The village was in the chapelry of Derwent. In 1829, Stephen Glover wrote that the village hosted a wool fair on 29 July; he suggested that this was intended to be a tradition continued annually on the last Wednesday of July.

The village was located near where the Derwent Valley joins the Snake Valley (route of the current A57 Snake Pass to Glossop). There are several reminders of the village. One is in the name of the Ashopton Viaduct which carries the A57 across the mouth of the Derwent Valley. The main part of the village was immediately south of the viaduct. Other reminders of the village include Ashopton Sawmill and Ashopton Cottage.

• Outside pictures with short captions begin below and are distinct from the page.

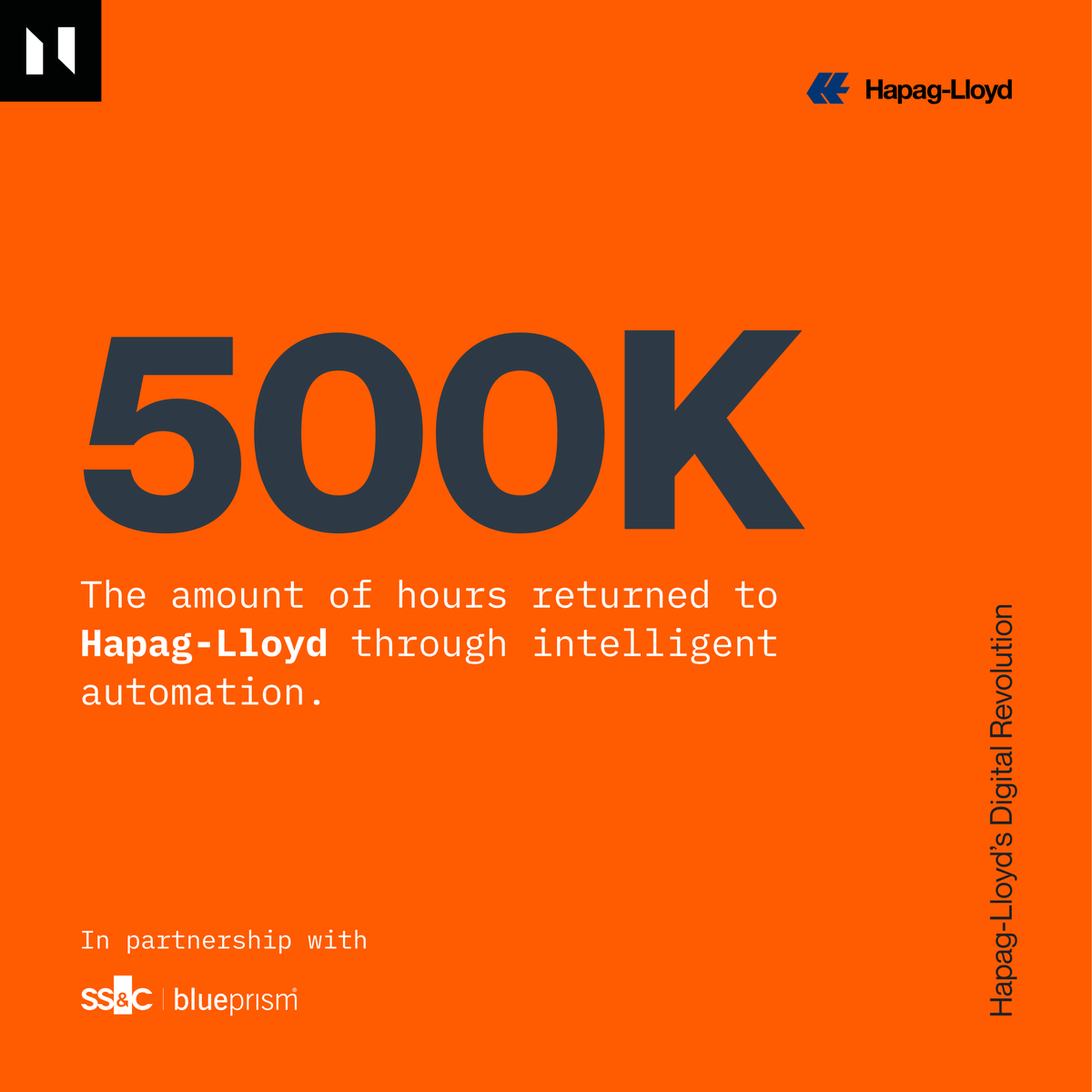 NODE (@_nodemagazine) on Twitter photo .<a href="/HapagLloydAG/">Hapag-Lloyd AG</a>'s #automation journey has returned over 500,000 hours to the business, proving that technology is the key to unlocking a business’ full potential.
Powered by <a href="/blue_prism/">SS&C Blue Prism</a>
#RPA #RoboticProcessAutomation #Digitalransformation .<a href="/HapagLloydAG/">Hapag-Lloyd AG</a>'s #automation journey has returned over 500,000 hours to the business, proving that technology is the key to unlocking a business’ full potential.
Powered by <a href="/blue_prism/">SS&C Blue Prism</a>
#RPA #RoboticProcessAutomation #Digitalransformation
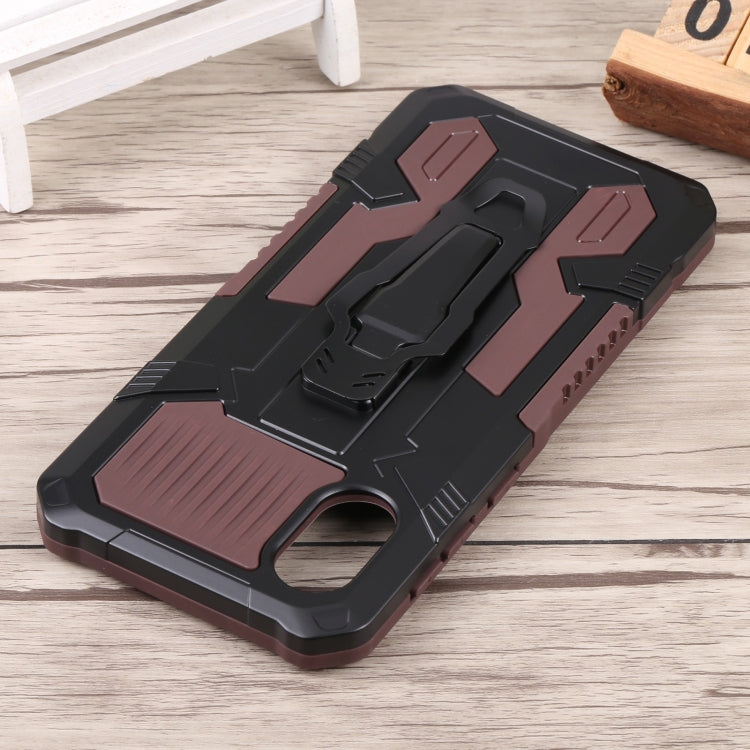 For Samsung Galaxy A03 Core Armor Warrior Shockproof PC + TPU Phone Case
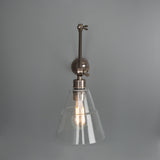 Lyx Adjustable Poster Light - Antique Silver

Unlike the remains of Derwent village, which have become visible when water levels have dropped, Ashopton will never re-emerge from the waters of Ladybower as silt has already covered the remains of its buildings.

A key part of the village was the Methodist Chapel, built in 1840. The final service was held at the chapel on 25 September 1939. The final hymn sung was "The Day's Dying in the West". The chapel was finally demolished, along with the remaining buildings in the village, in 1943.

The Derwent Valley Museum was located in the western tower of the Derwent Reservoir dam wall and run privately by the late Vic Hallam. It told the history of the Derwent valley and of Derwent and Ashopton as well as the tale of RAF Squadron 617 and its training for Operation Chastise during the Second World War. The museum has now closed.